*Work instructions:* Write out all of the entries that follow, word for word, but skip the pictures.

*Data entries:*
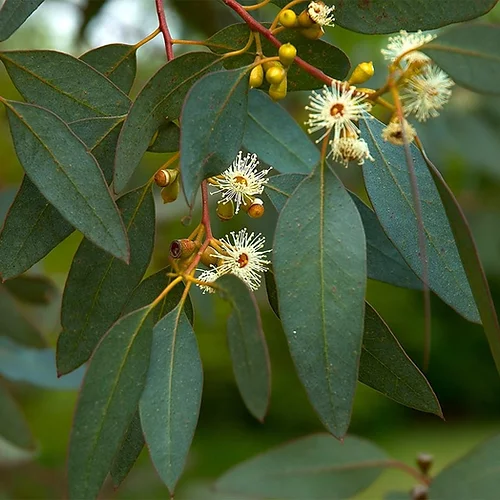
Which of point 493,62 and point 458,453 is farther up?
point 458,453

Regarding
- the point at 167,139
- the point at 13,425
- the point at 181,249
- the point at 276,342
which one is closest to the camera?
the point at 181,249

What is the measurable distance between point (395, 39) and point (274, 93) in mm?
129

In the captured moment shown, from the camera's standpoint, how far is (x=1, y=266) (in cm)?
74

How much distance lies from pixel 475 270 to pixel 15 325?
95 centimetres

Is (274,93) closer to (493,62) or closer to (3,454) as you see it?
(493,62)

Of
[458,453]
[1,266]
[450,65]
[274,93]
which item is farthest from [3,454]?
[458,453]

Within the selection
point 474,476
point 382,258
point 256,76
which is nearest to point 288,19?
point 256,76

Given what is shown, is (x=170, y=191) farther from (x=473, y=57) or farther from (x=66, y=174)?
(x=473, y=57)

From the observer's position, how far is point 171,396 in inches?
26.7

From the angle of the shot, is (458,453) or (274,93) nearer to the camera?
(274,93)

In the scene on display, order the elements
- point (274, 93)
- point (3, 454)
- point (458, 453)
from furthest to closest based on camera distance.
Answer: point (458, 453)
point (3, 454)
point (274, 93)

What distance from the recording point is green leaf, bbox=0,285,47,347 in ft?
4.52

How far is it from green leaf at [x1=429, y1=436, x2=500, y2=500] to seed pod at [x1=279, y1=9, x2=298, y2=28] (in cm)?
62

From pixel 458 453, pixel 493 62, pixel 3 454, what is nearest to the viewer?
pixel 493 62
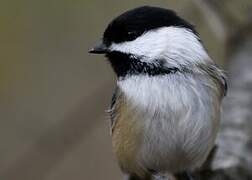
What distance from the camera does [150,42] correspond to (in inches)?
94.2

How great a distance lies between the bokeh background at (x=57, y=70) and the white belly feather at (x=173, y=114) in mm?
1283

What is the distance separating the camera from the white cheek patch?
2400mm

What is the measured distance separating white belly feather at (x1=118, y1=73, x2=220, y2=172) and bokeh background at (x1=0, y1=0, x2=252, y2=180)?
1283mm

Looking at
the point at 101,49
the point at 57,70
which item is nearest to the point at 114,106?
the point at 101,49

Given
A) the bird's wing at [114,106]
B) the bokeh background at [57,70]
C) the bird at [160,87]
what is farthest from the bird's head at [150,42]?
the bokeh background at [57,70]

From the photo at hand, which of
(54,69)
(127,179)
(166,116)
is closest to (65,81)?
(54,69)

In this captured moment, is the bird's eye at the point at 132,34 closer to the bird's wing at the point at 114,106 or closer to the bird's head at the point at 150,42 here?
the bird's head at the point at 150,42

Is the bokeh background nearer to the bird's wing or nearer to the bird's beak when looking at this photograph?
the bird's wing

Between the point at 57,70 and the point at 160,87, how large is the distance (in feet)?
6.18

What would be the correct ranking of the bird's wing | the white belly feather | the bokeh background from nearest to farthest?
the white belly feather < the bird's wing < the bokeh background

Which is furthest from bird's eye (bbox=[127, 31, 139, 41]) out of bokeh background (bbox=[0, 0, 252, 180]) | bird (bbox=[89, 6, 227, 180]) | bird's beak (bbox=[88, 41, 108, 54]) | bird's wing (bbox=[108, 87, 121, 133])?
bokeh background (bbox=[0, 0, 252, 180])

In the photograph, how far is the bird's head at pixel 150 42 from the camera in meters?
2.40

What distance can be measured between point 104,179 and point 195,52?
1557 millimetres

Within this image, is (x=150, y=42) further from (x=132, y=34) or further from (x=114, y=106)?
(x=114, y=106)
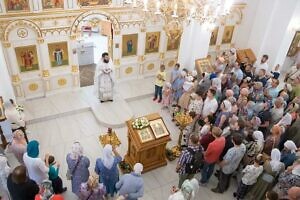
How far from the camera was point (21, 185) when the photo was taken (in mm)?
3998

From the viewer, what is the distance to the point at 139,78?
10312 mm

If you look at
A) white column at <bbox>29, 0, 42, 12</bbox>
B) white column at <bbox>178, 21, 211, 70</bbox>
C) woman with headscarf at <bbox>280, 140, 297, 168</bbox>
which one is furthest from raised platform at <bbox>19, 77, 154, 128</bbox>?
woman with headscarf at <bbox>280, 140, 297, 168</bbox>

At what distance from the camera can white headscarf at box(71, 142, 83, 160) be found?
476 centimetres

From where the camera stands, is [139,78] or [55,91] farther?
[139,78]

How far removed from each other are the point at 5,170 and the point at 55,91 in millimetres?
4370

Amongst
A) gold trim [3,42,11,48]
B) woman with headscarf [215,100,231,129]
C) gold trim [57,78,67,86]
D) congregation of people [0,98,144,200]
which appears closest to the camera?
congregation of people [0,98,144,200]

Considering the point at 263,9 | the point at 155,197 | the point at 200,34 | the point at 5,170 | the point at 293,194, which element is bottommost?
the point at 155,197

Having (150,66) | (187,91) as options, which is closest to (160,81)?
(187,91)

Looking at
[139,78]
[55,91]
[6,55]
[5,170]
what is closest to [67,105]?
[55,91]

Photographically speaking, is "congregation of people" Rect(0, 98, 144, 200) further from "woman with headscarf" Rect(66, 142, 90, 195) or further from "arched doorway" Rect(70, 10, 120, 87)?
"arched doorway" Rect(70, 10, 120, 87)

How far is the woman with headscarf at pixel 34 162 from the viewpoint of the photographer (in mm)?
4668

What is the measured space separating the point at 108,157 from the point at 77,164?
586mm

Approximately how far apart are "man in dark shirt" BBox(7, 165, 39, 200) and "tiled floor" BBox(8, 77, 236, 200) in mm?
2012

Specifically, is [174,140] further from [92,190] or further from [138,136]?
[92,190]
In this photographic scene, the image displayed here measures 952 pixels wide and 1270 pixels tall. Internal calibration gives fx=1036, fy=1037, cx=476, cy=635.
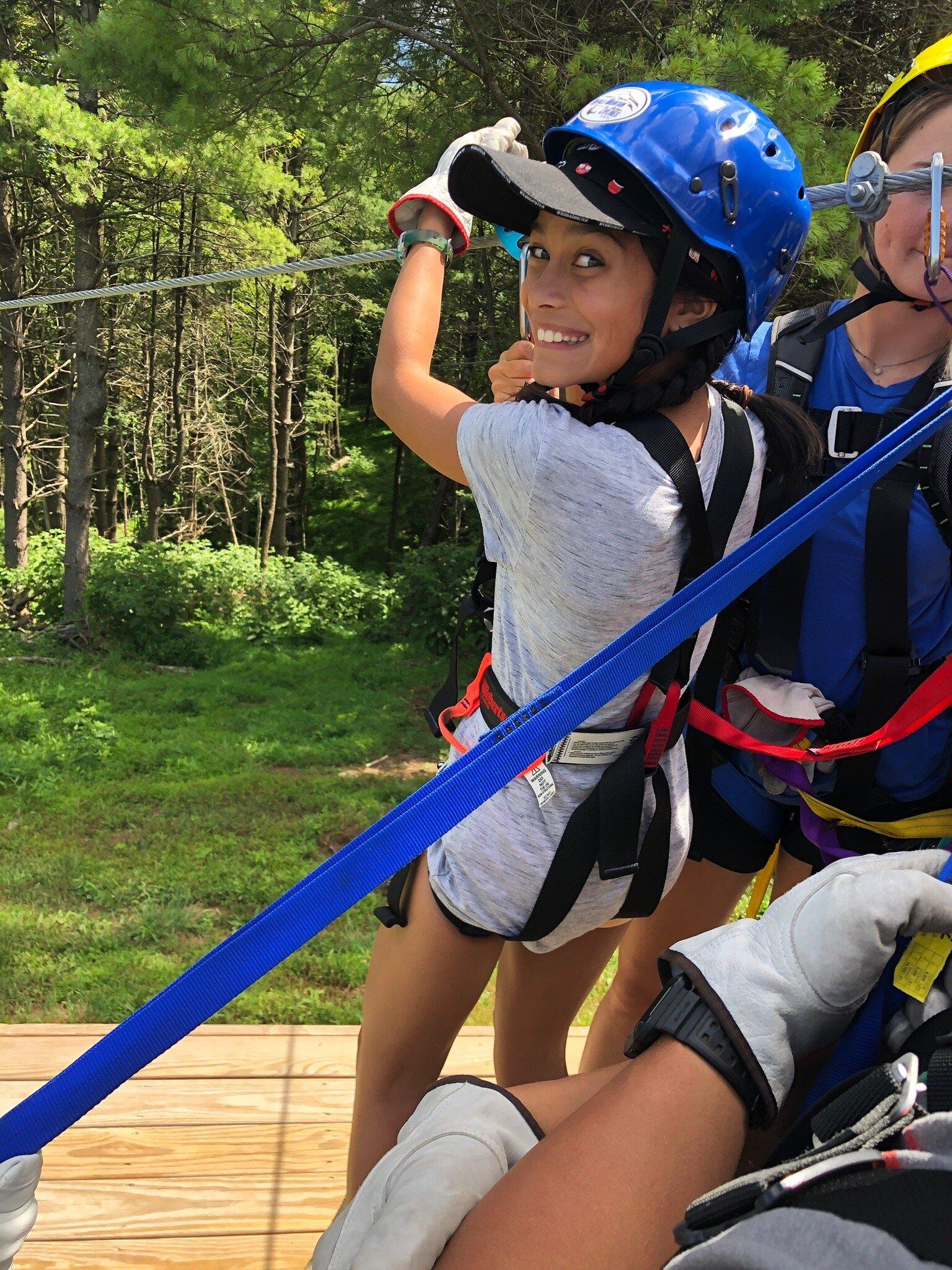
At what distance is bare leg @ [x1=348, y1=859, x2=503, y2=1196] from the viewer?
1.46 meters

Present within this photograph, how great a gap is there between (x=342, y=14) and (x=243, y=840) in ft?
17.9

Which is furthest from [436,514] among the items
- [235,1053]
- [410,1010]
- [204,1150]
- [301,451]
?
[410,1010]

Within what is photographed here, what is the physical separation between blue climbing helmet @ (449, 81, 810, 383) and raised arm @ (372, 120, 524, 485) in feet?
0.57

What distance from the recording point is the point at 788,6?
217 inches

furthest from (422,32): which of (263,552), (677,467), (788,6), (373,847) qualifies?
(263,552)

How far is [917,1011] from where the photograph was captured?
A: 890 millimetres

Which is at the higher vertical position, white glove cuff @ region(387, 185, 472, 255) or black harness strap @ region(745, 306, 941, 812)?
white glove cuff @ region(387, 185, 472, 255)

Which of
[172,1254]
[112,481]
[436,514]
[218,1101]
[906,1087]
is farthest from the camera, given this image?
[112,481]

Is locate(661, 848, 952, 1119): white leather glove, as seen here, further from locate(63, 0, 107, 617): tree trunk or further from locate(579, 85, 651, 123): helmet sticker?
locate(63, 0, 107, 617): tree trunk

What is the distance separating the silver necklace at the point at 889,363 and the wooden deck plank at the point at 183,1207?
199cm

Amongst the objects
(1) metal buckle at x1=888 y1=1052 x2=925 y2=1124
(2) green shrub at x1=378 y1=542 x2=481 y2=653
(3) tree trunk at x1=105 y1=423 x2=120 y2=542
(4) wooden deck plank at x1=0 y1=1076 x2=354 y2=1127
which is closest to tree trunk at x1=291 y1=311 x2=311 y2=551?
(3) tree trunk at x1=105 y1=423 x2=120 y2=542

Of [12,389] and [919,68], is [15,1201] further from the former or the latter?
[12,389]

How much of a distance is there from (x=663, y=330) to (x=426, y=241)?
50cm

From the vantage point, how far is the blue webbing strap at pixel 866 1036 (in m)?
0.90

*Full answer:*
Which of point 493,62 and point 458,453 is farther up?
point 458,453

Regarding
- the point at 167,139
- the point at 13,425
- the point at 181,249
- the point at 276,342
which one is closest to the camera?
the point at 181,249

What is the measurable distance between point (395, 39) and point (274, 93) in mm?
129

In the captured moment shown, from the camera's standpoint, how far is (x=1, y=266) (in cm)?
74

How much distance lies from pixel 475 270 to pixel 15 325?
95 centimetres

Is (274,93) closer to (493,62) or closer to (3,454) as you see it?
(493,62)

Of
[458,453]
[1,266]
[450,65]
[274,93]
which item is farthest from [3,454]?
[458,453]

Within the selection
point 474,476
point 382,258
point 256,76
which is nearest to point 288,19?
point 256,76

Given what is shown, is (x=170, y=191) farther from (x=473, y=57) or farther from (x=66, y=174)?
(x=473, y=57)

From the observer's position, how far is point 171,396 in inches?
26.7

From the angle of the shot, is (458,453) or (274,93) nearer to the camera?
(274,93)

In the scene on display, order the elements
- point (274, 93)
- point (3, 454)
- point (458, 453)
from furthest to closest based on camera distance.
Answer: point (458, 453)
point (3, 454)
point (274, 93)

What distance from the recording point is green leaf, bbox=0,285,47,347 in ft?
4.52

How far is it from green leaf at [x1=429, y1=436, x2=500, y2=500] to seed pod at [x1=279, y1=9, x2=298, y2=28] (in cm)?
62

From pixel 458 453, pixel 493 62, pixel 3 454, what is nearest to the viewer?
pixel 493 62
What distance from the camera does [150,42] correspond to (in inches)?
94.2

How great a distance lies between the bokeh background at (x=57, y=70) and the white belly feather at (x=173, y=114) in mm?
1283

What is the distance separating the camera from the white cheek patch?
2400mm

What is the measured distance separating white belly feather at (x1=118, y1=73, x2=220, y2=172) and bokeh background at (x1=0, y1=0, x2=252, y2=180)?
1283mm

Looking at
the point at 101,49
the point at 57,70
which item is nearest to the point at 114,106?
the point at 101,49

Given
A) the bird's wing at [114,106]
B) the bokeh background at [57,70]
C) the bird at [160,87]
what is farthest from the bird's head at [150,42]?
the bokeh background at [57,70]

From the photo at hand, which of
(54,69)
(127,179)
(166,116)
is closest to (65,81)?
(54,69)

In this captured moment, is the bird's eye at the point at 132,34 closer to the bird's wing at the point at 114,106 or closer to the bird's head at the point at 150,42 here?
the bird's head at the point at 150,42

Is the bokeh background nearer to the bird's wing or nearer to the bird's beak when looking at this photograph?
the bird's wing

Between the point at 57,70 and the point at 160,87, how large is the distance (in feet)?
6.18

What would be the correct ranking of the bird's wing | the white belly feather | the bokeh background from nearest to farthest?
the white belly feather < the bird's wing < the bokeh background

Which is furthest from bird's eye (bbox=[127, 31, 139, 41]) out of bokeh background (bbox=[0, 0, 252, 180]) | bird (bbox=[89, 6, 227, 180]) | bird's beak (bbox=[88, 41, 108, 54]) | bird's wing (bbox=[108, 87, 121, 133])?
bokeh background (bbox=[0, 0, 252, 180])

In the photograph, how far is the bird's head at pixel 150 42 from the camera in meters?
2.40

What distance can be measured between point 104,179 and point 195,52?
1557 millimetres

Within this image, is (x=150, y=42) further from (x=132, y=34) or further from (x=114, y=106)?
(x=114, y=106)
How far from the camera was point (21, 185) when the photo was taken (in mm)?
3998

From the viewer, what is the distance to the point at 139,78?
10312 mm

If you look at
A) white column at <bbox>29, 0, 42, 12</bbox>
B) white column at <bbox>178, 21, 211, 70</bbox>
C) woman with headscarf at <bbox>280, 140, 297, 168</bbox>
which one is furthest from raised platform at <bbox>19, 77, 154, 128</bbox>?
woman with headscarf at <bbox>280, 140, 297, 168</bbox>

At what distance from the camera can white headscarf at box(71, 142, 83, 160) be found?
476 centimetres

From where the camera stands, is [139,78] or [55,91] farther?
[139,78]

How far removed from each other are the point at 5,170 and the point at 55,91 in millimetres?
4370

Amongst
A) gold trim [3,42,11,48]
B) woman with headscarf [215,100,231,129]
C) gold trim [57,78,67,86]
D) congregation of people [0,98,144,200]
which appears closest to the camera?
congregation of people [0,98,144,200]

Considering the point at 263,9 | the point at 155,197 | the point at 200,34 | the point at 5,170 | the point at 293,194, which element is bottommost?
the point at 155,197

Having (150,66) | (187,91) as options, which is closest to (160,81)?
(187,91)

Looking at
[139,78]
[55,91]
[6,55]
[5,170]
what is closest to [67,105]?
[55,91]

Photographically speaking, is "congregation of people" Rect(0, 98, 144, 200) further from "woman with headscarf" Rect(66, 142, 90, 195) or further from "arched doorway" Rect(70, 10, 120, 87)?
"arched doorway" Rect(70, 10, 120, 87)

How far is the woman with headscarf at pixel 34 162 from the viewpoint of the photographer (in mm)?
4668

What is the measured space separating the point at 108,157 from the point at 77,164?
586mm

Approximately how far apart are "man in dark shirt" BBox(7, 165, 39, 200) and "tiled floor" BBox(8, 77, 236, 200) in mm?
2012

Specifically, is [174,140] further from [92,190] or further from [138,136]?
[92,190]
In this photographic scene, the image displayed here measures 952 pixels wide and 1270 pixels tall. Internal calibration gives fx=1036, fy=1037, cx=476, cy=635.
At what distance is bare leg @ [x1=348, y1=859, x2=503, y2=1196] from the viewer?
1.46 meters

Present within this photograph, how great a gap is there between (x=342, y=14) and (x=243, y=840) in ft?
17.9

Which is furthest from [436,514] among the items
- [235,1053]
- [410,1010]
- [204,1150]
- [301,451]
?
[410,1010]

Within what is photographed here, what is the physical separation between blue climbing helmet @ (449, 81, 810, 383) and raised arm @ (372, 120, 524, 485) in feet?
0.57

What distance from the recording point is the point at 788,6?
217 inches

furthest from (422,32): which of (263,552), (677,467), (788,6), (373,847) qualifies?
(263,552)

How far is [917,1011] from where the photograph was captured?
A: 890 millimetres

Which is at the higher vertical position, white glove cuff @ region(387, 185, 472, 255) or black harness strap @ region(745, 306, 941, 812)?
white glove cuff @ region(387, 185, 472, 255)

Which of
[172,1254]
[112,481]
[436,514]
[218,1101]
[906,1087]
is farthest from the camera, given this image?
[112,481]

Is locate(661, 848, 952, 1119): white leather glove, as seen here, further from locate(63, 0, 107, 617): tree trunk or further from locate(579, 85, 651, 123): helmet sticker?
locate(63, 0, 107, 617): tree trunk

What is the distance separating the silver necklace at the point at 889,363 and the wooden deck plank at the point at 183,1207?
199cm

Amongst the objects
(1) metal buckle at x1=888 y1=1052 x2=925 y2=1124
(2) green shrub at x1=378 y1=542 x2=481 y2=653
(3) tree trunk at x1=105 y1=423 x2=120 y2=542
(4) wooden deck plank at x1=0 y1=1076 x2=354 y2=1127
which is closest to tree trunk at x1=291 y1=311 x2=311 y2=551?
(3) tree trunk at x1=105 y1=423 x2=120 y2=542

Of [12,389] and [919,68], is [15,1201] further from the former or the latter?
[12,389]

How much of a distance is there from (x=663, y=330) to (x=426, y=241)?
50cm

From the vantage point, how far is the blue webbing strap at pixel 866 1036 (in m)?
0.90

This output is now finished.